College softball team

 For information on all Mount St. Mary's University sports, see Mount St. Mary's Mountaineers

The Mount St. Mary's Mountaineers softball team represents Mount St. Mary's University in NCAA Division I college softball. The team participates in the Metro Atlantic Athletic Conference (MAAC). From 1994 until 2022, the team was a member of the Northeast Conference (NEC).
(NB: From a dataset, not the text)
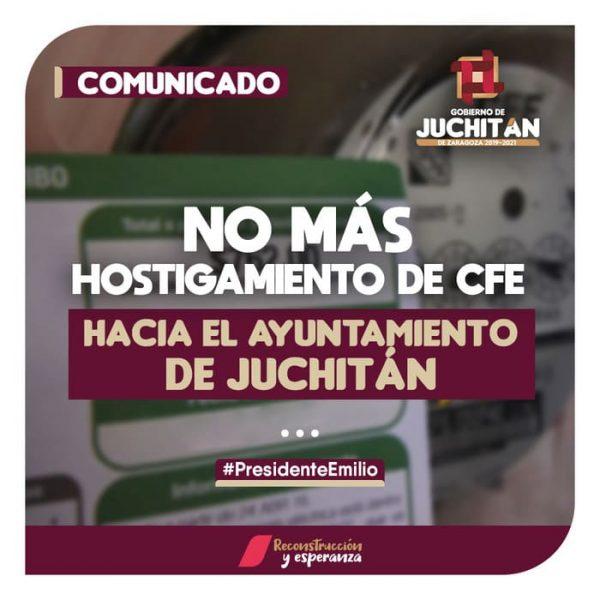 Gobierno de Juchitán denuncia hostigamiento de CFE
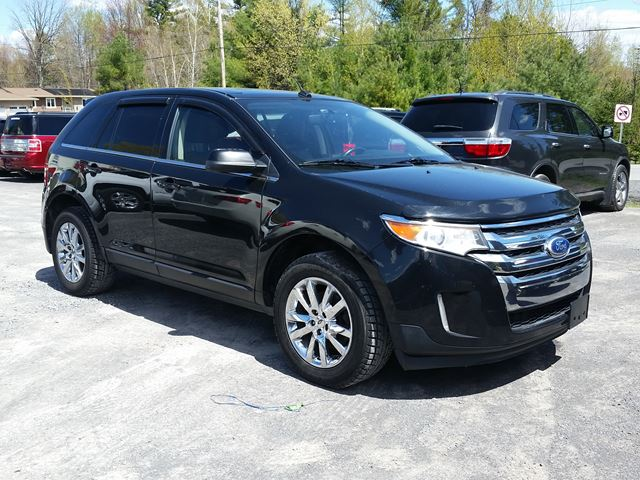 2011 ford edge limited rockland ontario used car for. Black Bedroom Furniture Sets. Home Design Ideas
Prior to joining the NEC, they were independent from 1981 until 1993. The Mountaineers are currently led by head coach Anna Nagro. The team plays its home games at Our Lady of the Meadows Field, which is located on the college's campus.

==History==
Since joining the Northeast Conference in 1994, the Mountaineers have failed to win either a conference regular season championship or a conference tournament championship. In doing so, they have also failed to qualify for the NCAA Division I softball tournament.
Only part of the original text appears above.